Problem details: Your answer must hold only the lines below from the line containing "chile news, noticias" through the line containing "1 ampoule à", each reproduced exactly.

Study material:
◆ ◆ ◆ ◆ ◆ ◆ ◆

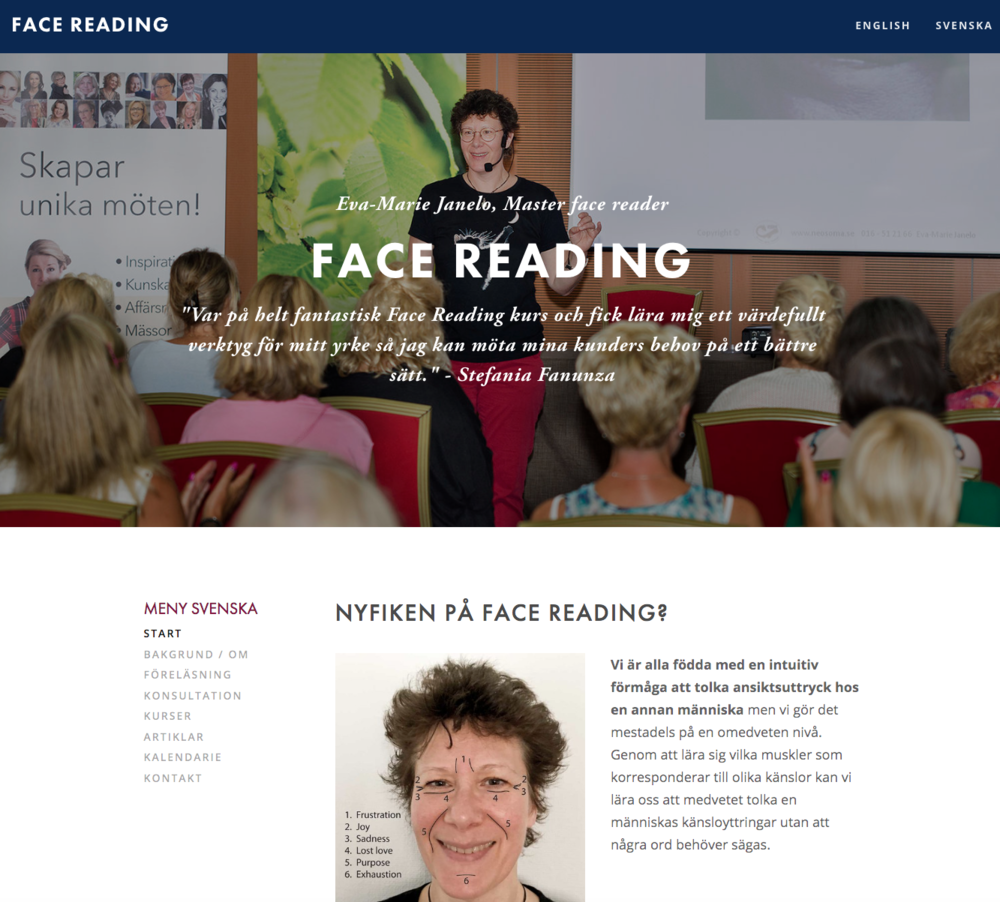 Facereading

◆ ◆ ◆ ◆ ◆ ◆ ◆

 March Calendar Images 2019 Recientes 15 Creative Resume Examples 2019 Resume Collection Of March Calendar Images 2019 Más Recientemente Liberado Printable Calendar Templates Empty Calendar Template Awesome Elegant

◆ ◆ ◆ ◆ ◆ ◆ ◆

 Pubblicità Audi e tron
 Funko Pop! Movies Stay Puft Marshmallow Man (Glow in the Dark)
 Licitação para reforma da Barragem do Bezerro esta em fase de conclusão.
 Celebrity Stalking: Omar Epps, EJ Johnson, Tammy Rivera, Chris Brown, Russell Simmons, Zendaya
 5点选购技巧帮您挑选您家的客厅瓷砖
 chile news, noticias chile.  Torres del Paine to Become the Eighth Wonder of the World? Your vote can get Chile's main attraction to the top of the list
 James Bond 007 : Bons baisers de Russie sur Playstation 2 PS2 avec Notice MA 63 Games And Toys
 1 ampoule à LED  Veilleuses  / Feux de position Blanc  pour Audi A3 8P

◆ ◆ ◆ ◆ ◆ ◆ ◆

Solution:
 chile news, noticias chile.  Torres del Paine to Become the Eighth Wonder of the World? Your vote can get Chile's main attraction to the top of the list
 James Bond 007 : Bons baisers de Russie sur Playstation 2 PS2 avec Notice MA 63 Games And Toys
 1 ampoule à LED  Veilleuses  / Feux de position Blanc  pour Audi A3 8P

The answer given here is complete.